The court then considered the provisions of the judgment that permanently restricted the appellant’s attendance near the respondents “and their families” and that prohibited any communications directly with the respondents. Given their potentially broad and restrictive scope, permanent injunctions must be particularly tailored to the specific circumstances of the case in which they are ordered. It is therefore incumbent on the court asked to consider such relief to conduct a careful analysis and to limit the breadth of any permanent injunction to only what is reasonably necessary to remedy the specific wrong committed and to prevent further harm to the claimant.

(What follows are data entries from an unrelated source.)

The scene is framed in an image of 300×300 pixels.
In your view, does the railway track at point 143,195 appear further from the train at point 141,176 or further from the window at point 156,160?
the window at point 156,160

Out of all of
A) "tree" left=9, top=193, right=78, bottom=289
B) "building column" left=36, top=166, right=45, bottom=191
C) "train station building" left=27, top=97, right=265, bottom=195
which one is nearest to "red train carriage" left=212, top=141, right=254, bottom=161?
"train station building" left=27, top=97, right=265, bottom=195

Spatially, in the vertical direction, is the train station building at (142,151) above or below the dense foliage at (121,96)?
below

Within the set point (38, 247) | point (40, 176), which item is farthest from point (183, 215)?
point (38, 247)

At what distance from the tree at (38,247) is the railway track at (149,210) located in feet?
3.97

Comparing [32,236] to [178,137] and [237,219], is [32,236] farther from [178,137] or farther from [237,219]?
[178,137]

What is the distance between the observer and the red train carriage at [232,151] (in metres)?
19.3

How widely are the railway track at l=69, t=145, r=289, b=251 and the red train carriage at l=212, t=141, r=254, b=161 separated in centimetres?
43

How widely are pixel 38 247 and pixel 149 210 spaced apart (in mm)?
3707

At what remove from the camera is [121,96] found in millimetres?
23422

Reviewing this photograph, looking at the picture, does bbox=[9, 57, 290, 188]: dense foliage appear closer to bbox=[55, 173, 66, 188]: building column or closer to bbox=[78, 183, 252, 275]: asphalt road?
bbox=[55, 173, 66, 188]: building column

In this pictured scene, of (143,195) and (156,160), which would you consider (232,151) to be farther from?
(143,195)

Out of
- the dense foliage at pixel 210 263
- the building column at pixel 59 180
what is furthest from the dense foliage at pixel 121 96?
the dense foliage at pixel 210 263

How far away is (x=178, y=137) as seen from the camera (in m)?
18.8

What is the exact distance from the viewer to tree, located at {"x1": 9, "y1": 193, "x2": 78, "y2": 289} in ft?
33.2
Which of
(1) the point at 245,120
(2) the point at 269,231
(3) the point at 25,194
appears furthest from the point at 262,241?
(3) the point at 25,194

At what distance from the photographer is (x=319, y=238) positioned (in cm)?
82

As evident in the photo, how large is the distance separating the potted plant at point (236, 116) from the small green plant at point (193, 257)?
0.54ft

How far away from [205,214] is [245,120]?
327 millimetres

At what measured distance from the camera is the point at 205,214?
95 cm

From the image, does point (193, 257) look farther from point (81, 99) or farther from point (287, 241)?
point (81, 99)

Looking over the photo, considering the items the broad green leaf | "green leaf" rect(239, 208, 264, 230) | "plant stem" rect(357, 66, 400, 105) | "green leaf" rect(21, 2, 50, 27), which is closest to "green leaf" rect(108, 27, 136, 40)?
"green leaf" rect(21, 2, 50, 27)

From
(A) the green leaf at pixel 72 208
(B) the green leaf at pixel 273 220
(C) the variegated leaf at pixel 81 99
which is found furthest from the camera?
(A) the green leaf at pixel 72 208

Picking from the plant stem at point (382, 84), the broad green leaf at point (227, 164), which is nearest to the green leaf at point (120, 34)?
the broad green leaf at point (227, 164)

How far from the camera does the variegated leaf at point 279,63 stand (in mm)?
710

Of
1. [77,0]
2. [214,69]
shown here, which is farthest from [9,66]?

While the motion judge adverted to the circumstances in which permanent injunctions against the publication of defamatory statements may be warranted, she did not reference any criteria respecting the advisability of granting a permanent injunction restraining the appellant’s movements or communications. A permanent injunction is a remedy that may be granted once a legal right or a cause of action has been finally adjudicated and proven on a balance of probabilities. Since defamation was the only tort that the motion judge found to have been established, the remedy sought and granted should have been only in relation to and for the purpose of preventing a continuation of that tort. Accordingly, to justify the granting of a permanent injunction restricting the appellant’s movements or communications, the motion judge would have had to conclude that a permanent injunction restricting the appellant’s movements or communications with the respondents was reasonably necessary to remedy the defamation and to prevent the defamation campaign from continuing. She did not do so. Therefore, the motion judge erred in failing to carry out the required analysis and make appropriate findings to determine whether such a broad permanent injunction was necessary. The movement and communications paragraphs of the injunction order were set aside. The Court noted that the respondents were not without recourse. If necessary, other remedies were available to restrain the appellant’s behaviour, such as issuing a trespass notice under the Trespass to Property Act, R.S.O. 1990, c. T.21, which the respondent already did, or pursuing a peace bond under the Criminal Code(Rainy River (Town) v. Olsen, 2017 ONCA 605).